1. Emergency playbook - physical and digital
Keep a printed, off-system file naming key roles, numbers, escalation paths, trusted vendors and fallback processes. When IT is down, this becomes the authoritative plan for recovery.
2. Power your people and communications
Ensure staff trained to respond have mobile phones charged and turned on during agreed hours. It can be supportive to have at least one charged, independent communications option - landline, satellite link or handheld radio.
Businesses may pre-arrange meeting points, runners or courier routes. Mighty Oak showed that simple tool, like candles and manual logs, helped anchor early recovery. Emergency food or drink may be helpful for those in a security operations environment.
3. Run realistic, tiered simulations
Go beyond IT-only breaches. Practise degraded conditions: no connectivity, limited power, partial data loss, ongoing attack threats. Rehearse stakeholder messaging, regulator engagement and manual workflows. State and other agencies may be able to provide support. Their resources may be thinly spread and resilient businesses will plan to self-support at least in the earliest stages.
4. Embed clear roles and escalation lines
In crisis, uncertainty extends response times. Define who decides what, and under which triggers. Map interactions between legal, technical, comms and leadership teams.
5. Maintain shadow telemetry and situational awareness
Even if systems are compromised, key leaders need read-only access to logs, external threat feeds and status dashboards, if possible, via hardened or air-gapped outstations.
6. Pre-position fallback assets and contracts
Secure standby agreements. These might be contracted couriers, or staff trained to consider and deliver alternative roles. Consider: is there offsite power and emergency communications? Who will hold offline backup kits (for example encrypted laptops, satellite modems, batteries)?

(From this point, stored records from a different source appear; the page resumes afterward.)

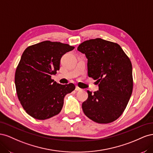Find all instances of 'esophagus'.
<instances>
[{
	"mask_svg": "<svg viewBox=\"0 0 153 153\" xmlns=\"http://www.w3.org/2000/svg\"><path fill=\"white\" fill-rule=\"evenodd\" d=\"M75 90L76 91H82V89H80V88H79L78 87H76V89H75Z\"/></svg>",
	"mask_w": 153,
	"mask_h": 153,
	"instance_id": "34e87169",
	"label": "esophagus"
}]
</instances>
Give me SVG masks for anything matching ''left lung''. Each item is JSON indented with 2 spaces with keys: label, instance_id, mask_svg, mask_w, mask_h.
Segmentation results:
<instances>
[{
  "label": "left lung",
  "instance_id": "1",
  "mask_svg": "<svg viewBox=\"0 0 153 153\" xmlns=\"http://www.w3.org/2000/svg\"><path fill=\"white\" fill-rule=\"evenodd\" d=\"M77 50L85 53L88 76L99 85V91L94 94L87 91L83 112L97 123L114 122L124 112L132 94L130 59L119 45L101 38L85 41Z\"/></svg>",
  "mask_w": 153,
  "mask_h": 153
}]
</instances>
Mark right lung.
Segmentation results:
<instances>
[{"instance_id": "right-lung-1", "label": "right lung", "mask_w": 153, "mask_h": 153, "mask_svg": "<svg viewBox=\"0 0 153 153\" xmlns=\"http://www.w3.org/2000/svg\"><path fill=\"white\" fill-rule=\"evenodd\" d=\"M74 48L68 44L45 41L24 50L16 69L15 82L18 100L32 117L45 120L57 115L64 97L75 89L71 83L61 85L52 79L59 70L62 55Z\"/></svg>"}]
</instances>
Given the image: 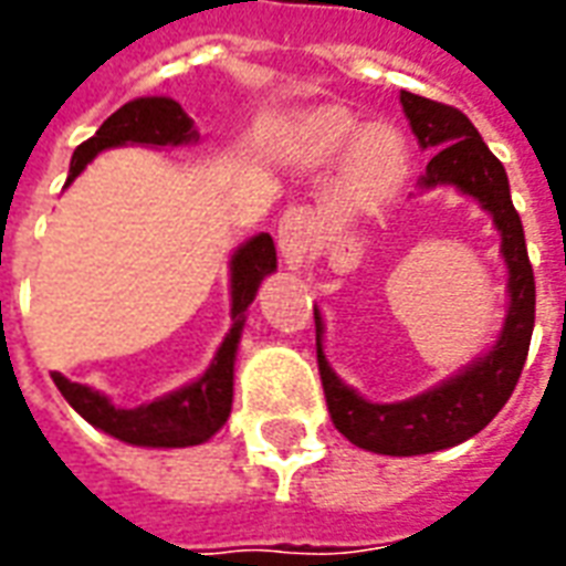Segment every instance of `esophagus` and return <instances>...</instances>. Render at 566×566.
<instances>
[{
    "label": "esophagus",
    "instance_id": "34e87169",
    "mask_svg": "<svg viewBox=\"0 0 566 566\" xmlns=\"http://www.w3.org/2000/svg\"><path fill=\"white\" fill-rule=\"evenodd\" d=\"M279 251L287 266H300L312 254V248L318 242V221L315 214L303 206L287 209L279 221Z\"/></svg>",
    "mask_w": 566,
    "mask_h": 566
}]
</instances>
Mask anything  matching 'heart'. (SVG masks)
Segmentation results:
<instances>
[{"mask_svg": "<svg viewBox=\"0 0 566 566\" xmlns=\"http://www.w3.org/2000/svg\"><path fill=\"white\" fill-rule=\"evenodd\" d=\"M357 132H360V117L352 115L348 108L331 105L303 117L300 142L308 157L318 163L333 160L339 150L355 142L345 166V193L352 202H373L391 193L403 178L409 150L403 133L388 124H373L360 137L356 136Z\"/></svg>", "mask_w": 566, "mask_h": 566, "instance_id": "b5f03b06", "label": "heart"}]
</instances>
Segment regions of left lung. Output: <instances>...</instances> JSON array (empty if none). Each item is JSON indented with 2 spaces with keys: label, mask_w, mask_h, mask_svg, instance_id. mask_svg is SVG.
I'll list each match as a JSON object with an SVG mask.
<instances>
[{
  "label": "left lung",
  "mask_w": 566,
  "mask_h": 566,
  "mask_svg": "<svg viewBox=\"0 0 566 566\" xmlns=\"http://www.w3.org/2000/svg\"><path fill=\"white\" fill-rule=\"evenodd\" d=\"M400 103L418 145L430 150V163L418 178V190L451 185L473 197L494 218L500 254L510 270V308L491 352L475 357L470 367H463L458 376H451L437 388L400 403H369L333 373L324 355V321L315 308L321 385L336 430L348 442H355L357 449L391 458H412L451 449L463 439L475 437L510 400L531 348L536 287L524 245L522 218L512 206L506 169L488 150L470 117L451 105L433 103L409 91L400 93Z\"/></svg>",
  "instance_id": "8db88e82"
}]
</instances>
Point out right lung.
Segmentation results:
<instances>
[{
  "instance_id": "1",
  "label": "right lung",
  "mask_w": 566,
  "mask_h": 566,
  "mask_svg": "<svg viewBox=\"0 0 566 566\" xmlns=\"http://www.w3.org/2000/svg\"><path fill=\"white\" fill-rule=\"evenodd\" d=\"M197 139L199 133L193 129V120L185 115V108L175 99L142 96V99L120 105L115 115L96 129L93 139L78 145V150L72 154L66 187L105 148H117V145H150V148L172 145V148H178V145H190ZM270 272H275V245H272L270 233L251 235L245 245L235 248V254L230 258V296H233L230 318H233V327L223 336L221 348H218L209 369L185 388L157 397L154 403L120 409L105 394L93 391L78 381H69L63 373H54V385L84 421H91L93 427H99L120 442L148 446V449H185V446L206 442L230 418L235 348L242 339L248 306L258 296L260 282Z\"/></svg>"
}]
</instances>
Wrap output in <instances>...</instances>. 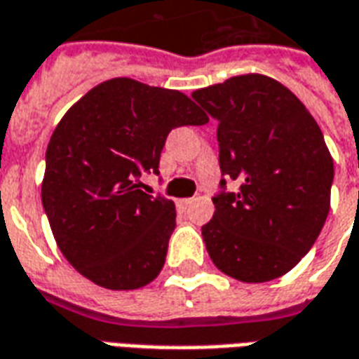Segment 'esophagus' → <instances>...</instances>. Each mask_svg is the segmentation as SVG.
Instances as JSON below:
<instances>
[{"mask_svg":"<svg viewBox=\"0 0 359 359\" xmlns=\"http://www.w3.org/2000/svg\"><path fill=\"white\" fill-rule=\"evenodd\" d=\"M193 205V198H182V201H177V206H182V208H189Z\"/></svg>","mask_w":359,"mask_h":359,"instance_id":"obj_1","label":"esophagus"}]
</instances>
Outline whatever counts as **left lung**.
<instances>
[{
    "label": "left lung",
    "mask_w": 359,
    "mask_h": 359,
    "mask_svg": "<svg viewBox=\"0 0 359 359\" xmlns=\"http://www.w3.org/2000/svg\"><path fill=\"white\" fill-rule=\"evenodd\" d=\"M191 97L218 120L222 180L203 226L212 262L245 283L285 276L313 247L331 206L333 158L318 122L264 74L235 76ZM229 179L239 190L225 189Z\"/></svg>",
    "instance_id": "obj_1"
}]
</instances>
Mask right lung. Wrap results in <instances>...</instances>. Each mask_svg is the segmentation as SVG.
<instances>
[{
    "label": "right lung",
    "mask_w": 359,
    "mask_h": 359,
    "mask_svg": "<svg viewBox=\"0 0 359 359\" xmlns=\"http://www.w3.org/2000/svg\"><path fill=\"white\" fill-rule=\"evenodd\" d=\"M208 116L177 90L132 78L99 83L72 104L46 151L41 203L70 266L99 287L132 290L161 273L174 201L141 191L168 133Z\"/></svg>",
    "instance_id": "right-lung-1"
}]
</instances>
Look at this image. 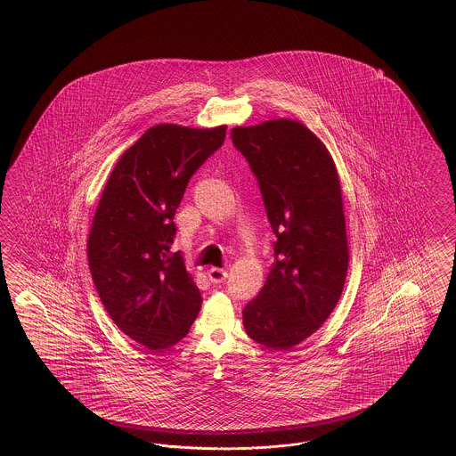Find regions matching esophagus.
I'll list each match as a JSON object with an SVG mask.
<instances>
[{
    "label": "esophagus",
    "mask_w": 456,
    "mask_h": 456,
    "mask_svg": "<svg viewBox=\"0 0 456 456\" xmlns=\"http://www.w3.org/2000/svg\"><path fill=\"white\" fill-rule=\"evenodd\" d=\"M208 279H210V282H214V284H219V282H224L225 281V277H227V271L225 269H221V267H210L208 271Z\"/></svg>",
    "instance_id": "obj_1"
}]
</instances>
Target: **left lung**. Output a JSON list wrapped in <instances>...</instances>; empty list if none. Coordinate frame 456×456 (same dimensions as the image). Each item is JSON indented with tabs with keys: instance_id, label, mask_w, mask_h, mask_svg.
Returning a JSON list of instances; mask_svg holds the SVG:
<instances>
[{
	"instance_id": "8db88e82",
	"label": "left lung",
	"mask_w": 456,
	"mask_h": 456,
	"mask_svg": "<svg viewBox=\"0 0 456 456\" xmlns=\"http://www.w3.org/2000/svg\"><path fill=\"white\" fill-rule=\"evenodd\" d=\"M231 137L259 180L277 237L265 284L242 311L244 328L256 343L286 351L318 331L345 288L341 183L331 153L303 122L234 126Z\"/></svg>"
}]
</instances>
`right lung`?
<instances>
[{
    "mask_svg": "<svg viewBox=\"0 0 456 456\" xmlns=\"http://www.w3.org/2000/svg\"><path fill=\"white\" fill-rule=\"evenodd\" d=\"M227 125L151 126L125 151L100 197L88 234V265L107 313L138 345L179 343L202 296L172 252L174 216L193 172L216 152Z\"/></svg>",
    "mask_w": 456,
    "mask_h": 456,
    "instance_id": "right-lung-1",
    "label": "right lung"
}]
</instances>
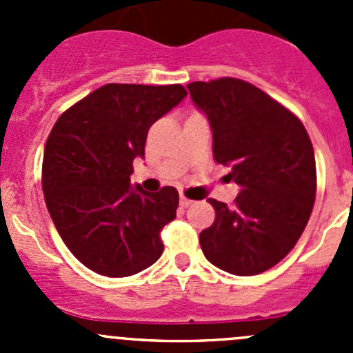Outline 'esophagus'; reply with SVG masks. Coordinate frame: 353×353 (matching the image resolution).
<instances>
[{
    "instance_id": "esophagus-1",
    "label": "esophagus",
    "mask_w": 353,
    "mask_h": 353,
    "mask_svg": "<svg viewBox=\"0 0 353 353\" xmlns=\"http://www.w3.org/2000/svg\"><path fill=\"white\" fill-rule=\"evenodd\" d=\"M191 199H188L186 196H181V199H179V205H181V208H188V206L191 205Z\"/></svg>"
}]
</instances>
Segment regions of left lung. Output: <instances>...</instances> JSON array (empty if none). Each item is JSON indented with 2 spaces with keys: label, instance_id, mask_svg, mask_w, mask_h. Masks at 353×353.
<instances>
[{
  "label": "left lung",
  "instance_id": "left-lung-1",
  "mask_svg": "<svg viewBox=\"0 0 353 353\" xmlns=\"http://www.w3.org/2000/svg\"><path fill=\"white\" fill-rule=\"evenodd\" d=\"M208 116L213 159L241 188L234 205L210 198L215 222L199 234L212 265L249 276L273 268L297 244L316 199V160L302 121L239 78L188 85Z\"/></svg>",
  "mask_w": 353,
  "mask_h": 353
}]
</instances>
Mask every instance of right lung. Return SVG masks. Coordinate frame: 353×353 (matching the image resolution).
Instances as JSON below:
<instances>
[{"label":"right lung","instance_id":"right-lung-1","mask_svg":"<svg viewBox=\"0 0 353 353\" xmlns=\"http://www.w3.org/2000/svg\"><path fill=\"white\" fill-rule=\"evenodd\" d=\"M188 95L183 85L108 83L59 116L42 160L49 215L71 254L104 276H130L162 256L160 232L179 193L131 190L148 130Z\"/></svg>","mask_w":353,"mask_h":353}]
</instances>
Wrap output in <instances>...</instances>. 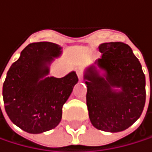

7. Legal and regulatory readiness
Align with upcoming UK Cyber Security and Resilience Bill requirements (likely to include 24-hour reporting, wider). Prepare pre-drafted notifications, evidence chains and regulator narratives.
8. Learn, adapt, embed
After every drill, test or incident, capture and consider lessons and feed them into your maturity cycle. The UK Resilience Lessons Digests note that improvement after the drill is often the most transformative stage.
9. Leaders and executives keep in mind moral and welfare.
Keep people informed and remain optimistic. It won’t be the first time British resilience succeeds when we keep calm and carry on.